2. The ram as recited in claim 1, wherein an inner end of the second part (5), near the piston (7), comprises a flat transverse face (27) defining one of the shoulders of the second part; said shoulder of the piston and said transverse face being in abutment.

3. The ram as recited in claim 1, wherein the outer end (13) of the second part (5) has a flat transverse face (29) defining one of the shoulders of the second part; said sleeve (30) being separate from the first part (4), removably fixed on the end of the first part (4) adjacent the outer end (13) of the second part (5), and having a flat transverse face (33) formed thereon defining said shoulder (33) thereon, said flat transverse faces (29, 33) being in contact with each other.

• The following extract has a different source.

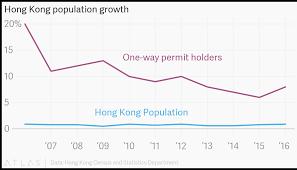 Hong Kong Population Growth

4. The ram as recited in claim 3, wherein the outer end (13) of the second part (5) has a centering recess formed therein defined by a cylindrical bore (28), said bore (28) containing said sleeve (30) and having an inner surface defining the radial cylindrical bearing surface (28) near the outer end of the second part (5), the cylindrical outer surface (32) of said sleeve being in contact with said bore (28), and said piston (7) having a bore (20) formed therein defining said first radial cylindrical bearing surface which receives the outer cylindrical bearing surface (26) of the second part (5), said first (4) and said second (5) parts defining an annular space (24) therebetween, and a plurality of seals respectively formed between (i) the cylindrical bearing surface (26) at the end of the second part (5) adjacent the piston (7) and the bore (20) of the piston (7), (ii) the cylindrical bearing surface (32) of the sleeve (30) and the bore (28) of the second part (5), and (iii) the sleeve (30) and the first part (4) of the rod, said annular space (24) communicating (38) with the outer cylindrical face (39) of the second part (5) of the rod and constituting the main fluid supply conduit for a chamber (41) of the ram with which it is also in communication (37-42).